TO DO
Would you write out each line of the material below exactly, skipping every picture?

INFORMATION PROVIDED
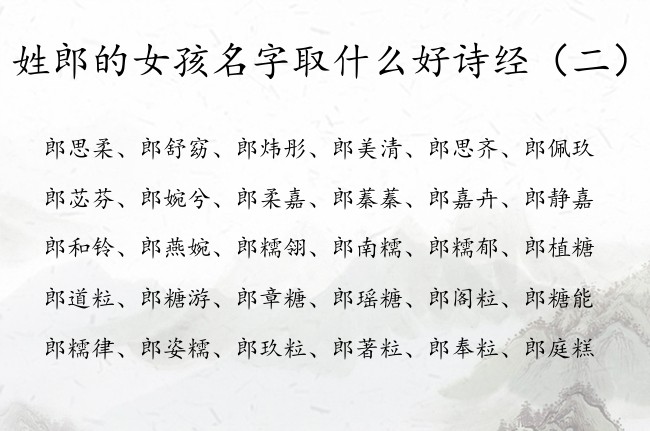 姓郎的女孩名字取什么好诗经 易写诗经取女孩名字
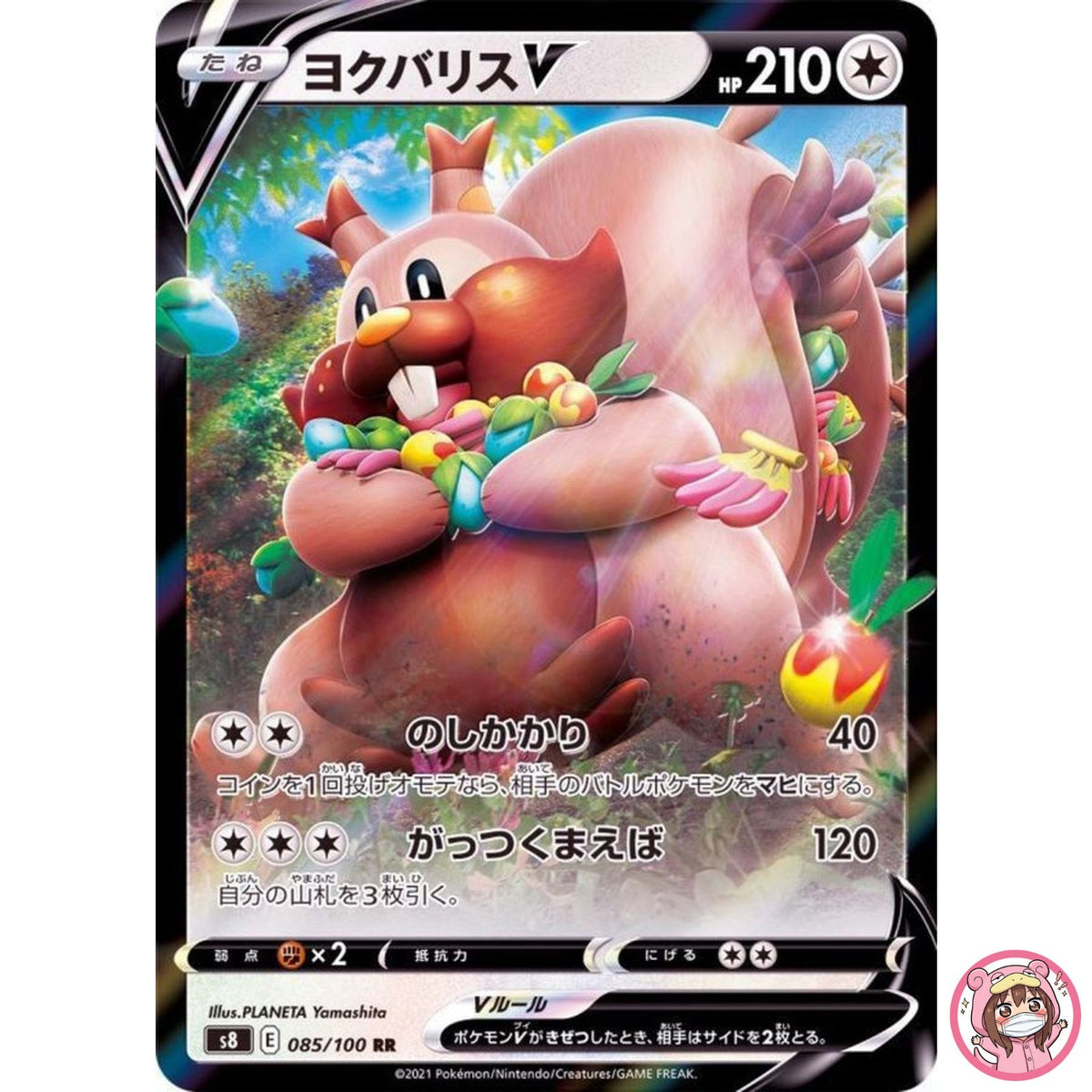 Greedent V RR 085/100 S8 Fusion Arts - Pokemon Card Japanese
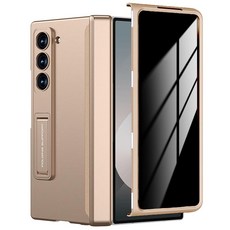 YQODSZ 삼성 갤럭시 Z 폴드 7 케이스 프라이버시 액정보호필름 Z Fold7 안티 스파이 슬림 케이스 킥스탠드 힌지 보호 풀 바디 긁힘 방지 충격 방지 보호 커버, 로즈골드, for Z FOLD 6 2024, 로즈골드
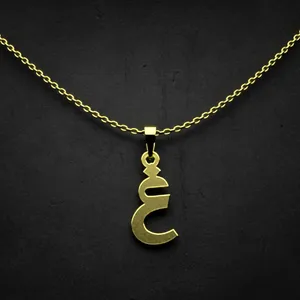 گردنبند طلا 18 عیار زنانه مدوپد مدل حرف غ کد I2-1-1854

EXERCISE RESULT
 姓郎的女孩名字取什么好诗经 易写诗经取女孩名字
 Greedent V RR 085/100 S8 Fusion Arts - Pokemon Card Japanese
 YQODSZ 삼성 갤럭시 Z 폴드 7 케이스 프라이버시 액정보호필름 Z Fold7 안티 스파이 슬림 케이스 킥스탠드 힌지 보호 풀 바디 긁힘 방지 충격 방지 보호 커버, 로즈골드, for Z FOLD 6 2024, 로즈골드
 گردنبند طلا 18 عیار زنانه مدوپد مدل حرف غ کد I2-1-1854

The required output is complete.